Numerical Integration

Numerical integration has a long history. Older literature refers to this as numerical “quadrature”. Numerical differentiation is primarily used for cases where we have discrete data corresponding to measurements of our underlying function. While numerical integration is used in similar circumstances, it is also often a necessity even when we have a relatively simple analytic form for the underlying function due to the lack of an analytic form for most anti-derivatives. For example, \(f(x) = e^{-x^2}\) can be easily differentiated (\(f'(x)=2x e^{-x^2}\)) but lacks an analytic antiderivative. Statistics textbooks still typically contain tables related to the antiderivative of this function that are obtained by numerical integration.

We will start our analysis in a similar manner to our discussion of numerical differentiation and discuss integration of data at equally spaced points. However, after deriving low order formulas in this manner we will move onto other methods of deriving higher order formulas. As before, we replace \(f(x)\) with its interpolatory function (Lagrange or splines) and take the derivative of that. i.e.

\[ f(x) = p(x) + \epsilon(x), \]

where \(p(x)\) is our interpolation and \(\epsilon(x)\) is the error in the interpolation.

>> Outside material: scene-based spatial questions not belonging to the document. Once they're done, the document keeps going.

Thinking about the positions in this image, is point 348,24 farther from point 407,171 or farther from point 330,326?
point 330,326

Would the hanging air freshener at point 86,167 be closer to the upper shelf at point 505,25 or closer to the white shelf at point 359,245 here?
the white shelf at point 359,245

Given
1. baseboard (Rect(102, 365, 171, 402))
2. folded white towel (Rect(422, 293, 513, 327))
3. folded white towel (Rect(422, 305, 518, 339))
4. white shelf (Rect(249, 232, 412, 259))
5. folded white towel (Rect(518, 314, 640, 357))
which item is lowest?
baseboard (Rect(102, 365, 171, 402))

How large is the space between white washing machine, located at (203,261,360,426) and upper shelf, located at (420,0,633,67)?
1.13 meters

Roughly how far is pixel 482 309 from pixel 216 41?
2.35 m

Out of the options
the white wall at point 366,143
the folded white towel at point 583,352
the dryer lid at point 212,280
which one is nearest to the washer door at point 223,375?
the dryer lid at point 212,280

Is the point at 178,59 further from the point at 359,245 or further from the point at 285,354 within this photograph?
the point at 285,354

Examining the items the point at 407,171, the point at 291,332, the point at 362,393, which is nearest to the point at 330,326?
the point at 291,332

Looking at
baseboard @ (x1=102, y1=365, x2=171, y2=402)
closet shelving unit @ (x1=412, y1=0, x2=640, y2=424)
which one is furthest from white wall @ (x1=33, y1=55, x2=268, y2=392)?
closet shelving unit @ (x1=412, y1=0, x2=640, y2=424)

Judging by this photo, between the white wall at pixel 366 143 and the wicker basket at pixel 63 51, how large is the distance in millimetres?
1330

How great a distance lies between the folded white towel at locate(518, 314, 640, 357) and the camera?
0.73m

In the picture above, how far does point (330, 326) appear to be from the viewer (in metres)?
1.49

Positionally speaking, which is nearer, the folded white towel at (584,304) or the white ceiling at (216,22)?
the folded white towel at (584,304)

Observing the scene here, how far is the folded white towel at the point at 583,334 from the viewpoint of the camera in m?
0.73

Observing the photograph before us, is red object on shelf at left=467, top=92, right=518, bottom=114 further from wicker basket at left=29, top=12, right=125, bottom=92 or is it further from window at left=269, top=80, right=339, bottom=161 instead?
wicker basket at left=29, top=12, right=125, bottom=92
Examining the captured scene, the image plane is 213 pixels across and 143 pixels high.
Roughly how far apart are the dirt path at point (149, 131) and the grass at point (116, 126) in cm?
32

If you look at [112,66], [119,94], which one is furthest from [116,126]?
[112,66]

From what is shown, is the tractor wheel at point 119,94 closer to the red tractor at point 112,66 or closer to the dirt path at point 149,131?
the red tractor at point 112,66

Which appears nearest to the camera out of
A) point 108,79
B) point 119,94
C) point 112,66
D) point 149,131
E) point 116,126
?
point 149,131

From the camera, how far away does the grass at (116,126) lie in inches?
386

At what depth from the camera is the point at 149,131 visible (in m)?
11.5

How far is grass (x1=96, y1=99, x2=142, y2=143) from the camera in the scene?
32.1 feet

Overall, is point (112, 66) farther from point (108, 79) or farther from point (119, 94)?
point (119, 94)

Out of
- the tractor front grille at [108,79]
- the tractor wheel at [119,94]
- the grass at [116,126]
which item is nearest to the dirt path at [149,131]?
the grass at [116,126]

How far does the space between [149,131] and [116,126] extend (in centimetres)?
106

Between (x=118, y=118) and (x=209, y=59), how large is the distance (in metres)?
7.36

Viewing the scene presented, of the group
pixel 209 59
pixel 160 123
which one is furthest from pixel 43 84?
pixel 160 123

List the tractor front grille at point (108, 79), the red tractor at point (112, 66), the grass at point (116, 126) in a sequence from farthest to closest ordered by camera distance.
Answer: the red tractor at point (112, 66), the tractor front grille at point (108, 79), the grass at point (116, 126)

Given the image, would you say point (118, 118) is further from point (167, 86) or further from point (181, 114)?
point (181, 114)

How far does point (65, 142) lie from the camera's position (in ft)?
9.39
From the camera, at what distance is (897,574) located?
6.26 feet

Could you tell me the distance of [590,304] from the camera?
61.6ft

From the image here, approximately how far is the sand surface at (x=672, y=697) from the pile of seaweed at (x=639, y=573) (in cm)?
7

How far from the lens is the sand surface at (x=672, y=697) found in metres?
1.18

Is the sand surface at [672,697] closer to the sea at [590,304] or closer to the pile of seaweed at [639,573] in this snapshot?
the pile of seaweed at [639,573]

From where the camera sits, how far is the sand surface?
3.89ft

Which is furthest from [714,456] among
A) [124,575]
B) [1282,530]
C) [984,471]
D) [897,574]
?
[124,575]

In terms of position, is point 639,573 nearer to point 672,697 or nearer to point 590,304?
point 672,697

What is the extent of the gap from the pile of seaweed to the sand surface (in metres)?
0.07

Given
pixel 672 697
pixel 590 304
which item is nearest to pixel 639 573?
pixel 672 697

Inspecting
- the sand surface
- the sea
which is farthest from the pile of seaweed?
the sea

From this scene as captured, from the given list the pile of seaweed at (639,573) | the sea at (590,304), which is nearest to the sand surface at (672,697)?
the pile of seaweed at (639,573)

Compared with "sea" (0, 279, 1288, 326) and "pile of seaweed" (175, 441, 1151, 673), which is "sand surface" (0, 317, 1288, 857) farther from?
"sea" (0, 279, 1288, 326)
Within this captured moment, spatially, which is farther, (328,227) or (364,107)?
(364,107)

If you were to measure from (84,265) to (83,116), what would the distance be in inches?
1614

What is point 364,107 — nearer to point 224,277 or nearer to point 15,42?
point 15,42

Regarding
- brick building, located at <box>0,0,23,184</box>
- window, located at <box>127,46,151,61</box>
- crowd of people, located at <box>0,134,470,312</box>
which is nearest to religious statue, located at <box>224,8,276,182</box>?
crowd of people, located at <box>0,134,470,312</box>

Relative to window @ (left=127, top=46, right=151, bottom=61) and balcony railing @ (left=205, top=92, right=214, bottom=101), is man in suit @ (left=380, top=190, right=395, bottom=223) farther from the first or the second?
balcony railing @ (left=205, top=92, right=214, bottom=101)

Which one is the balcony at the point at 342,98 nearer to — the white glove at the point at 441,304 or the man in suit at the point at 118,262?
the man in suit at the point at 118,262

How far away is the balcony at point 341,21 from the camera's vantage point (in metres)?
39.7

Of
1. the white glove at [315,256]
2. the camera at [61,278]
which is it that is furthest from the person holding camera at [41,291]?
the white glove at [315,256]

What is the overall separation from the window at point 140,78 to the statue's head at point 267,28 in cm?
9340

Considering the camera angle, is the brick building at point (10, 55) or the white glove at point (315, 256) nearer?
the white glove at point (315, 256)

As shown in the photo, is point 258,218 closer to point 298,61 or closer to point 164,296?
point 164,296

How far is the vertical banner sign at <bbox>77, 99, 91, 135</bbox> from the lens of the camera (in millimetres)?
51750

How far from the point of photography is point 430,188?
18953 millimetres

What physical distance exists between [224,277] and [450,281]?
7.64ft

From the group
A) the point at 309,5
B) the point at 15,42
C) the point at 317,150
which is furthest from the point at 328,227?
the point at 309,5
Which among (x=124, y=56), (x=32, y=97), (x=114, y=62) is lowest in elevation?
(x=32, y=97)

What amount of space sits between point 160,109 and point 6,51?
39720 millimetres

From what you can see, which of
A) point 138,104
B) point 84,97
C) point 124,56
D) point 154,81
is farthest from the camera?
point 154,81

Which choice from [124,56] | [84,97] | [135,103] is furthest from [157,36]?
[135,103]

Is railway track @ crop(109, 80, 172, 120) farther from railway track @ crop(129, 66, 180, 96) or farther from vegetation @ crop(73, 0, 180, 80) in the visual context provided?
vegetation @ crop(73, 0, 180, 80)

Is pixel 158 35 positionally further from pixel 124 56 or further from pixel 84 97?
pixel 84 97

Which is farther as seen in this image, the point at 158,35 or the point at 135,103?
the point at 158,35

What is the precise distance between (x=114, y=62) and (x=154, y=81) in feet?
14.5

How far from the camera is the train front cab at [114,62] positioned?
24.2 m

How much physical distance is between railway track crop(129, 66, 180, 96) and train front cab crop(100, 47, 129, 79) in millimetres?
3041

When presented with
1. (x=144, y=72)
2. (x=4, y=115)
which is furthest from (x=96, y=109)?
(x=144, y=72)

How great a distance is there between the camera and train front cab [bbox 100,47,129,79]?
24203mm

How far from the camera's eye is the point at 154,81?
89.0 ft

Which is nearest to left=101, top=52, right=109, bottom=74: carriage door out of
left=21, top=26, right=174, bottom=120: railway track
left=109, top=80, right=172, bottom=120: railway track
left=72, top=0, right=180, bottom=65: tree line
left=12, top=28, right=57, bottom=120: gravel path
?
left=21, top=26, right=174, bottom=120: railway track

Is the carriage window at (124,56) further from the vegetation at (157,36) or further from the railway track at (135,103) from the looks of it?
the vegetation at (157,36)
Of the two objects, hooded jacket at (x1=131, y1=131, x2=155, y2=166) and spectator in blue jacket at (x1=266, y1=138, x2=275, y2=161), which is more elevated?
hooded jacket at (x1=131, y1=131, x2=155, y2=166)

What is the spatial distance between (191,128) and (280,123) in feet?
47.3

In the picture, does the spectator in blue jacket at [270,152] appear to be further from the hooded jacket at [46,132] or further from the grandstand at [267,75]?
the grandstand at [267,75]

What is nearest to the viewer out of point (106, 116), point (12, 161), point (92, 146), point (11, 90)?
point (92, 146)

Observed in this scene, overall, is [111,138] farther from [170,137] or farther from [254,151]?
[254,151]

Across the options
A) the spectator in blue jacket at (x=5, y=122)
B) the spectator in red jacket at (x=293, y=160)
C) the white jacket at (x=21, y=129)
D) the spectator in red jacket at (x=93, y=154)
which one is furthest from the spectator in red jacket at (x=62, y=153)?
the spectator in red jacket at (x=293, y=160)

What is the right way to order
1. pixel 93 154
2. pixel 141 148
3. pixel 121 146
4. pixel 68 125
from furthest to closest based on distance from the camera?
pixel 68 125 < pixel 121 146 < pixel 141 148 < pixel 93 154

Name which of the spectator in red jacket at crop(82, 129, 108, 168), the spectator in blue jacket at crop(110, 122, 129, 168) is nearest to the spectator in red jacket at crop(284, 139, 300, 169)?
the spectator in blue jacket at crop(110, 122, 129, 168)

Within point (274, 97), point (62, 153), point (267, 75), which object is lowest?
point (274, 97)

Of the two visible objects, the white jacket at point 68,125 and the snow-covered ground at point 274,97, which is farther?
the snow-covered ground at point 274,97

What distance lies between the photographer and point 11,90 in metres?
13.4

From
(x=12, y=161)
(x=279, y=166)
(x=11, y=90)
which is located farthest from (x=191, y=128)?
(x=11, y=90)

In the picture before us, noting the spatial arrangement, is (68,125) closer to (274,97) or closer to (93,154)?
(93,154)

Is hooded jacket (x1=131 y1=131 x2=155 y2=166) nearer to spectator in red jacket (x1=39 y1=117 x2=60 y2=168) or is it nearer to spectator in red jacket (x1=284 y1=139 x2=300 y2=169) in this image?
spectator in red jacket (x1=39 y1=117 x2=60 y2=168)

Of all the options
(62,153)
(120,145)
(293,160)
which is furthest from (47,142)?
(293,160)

Integrating this gives

\[ \int_a^b f(x) dx= \int_a^b p(x) dx + \int_a^b \epsilon(x) dx.\]

Applying this to Lagrange interpolation we get

(30)\[\begin{split}\begin{align} \int_a^b f(x) dx &\approx \int_a^b \sum_{k=0}^n f(x_k) L_k(x) dx,\\ & = \sum_{k=0}^n f(x_k) \int_a^b L_k(x) dx,\\ & = \sum_{k=0}^n a_k f(x_k), \end{align}\end{split}\]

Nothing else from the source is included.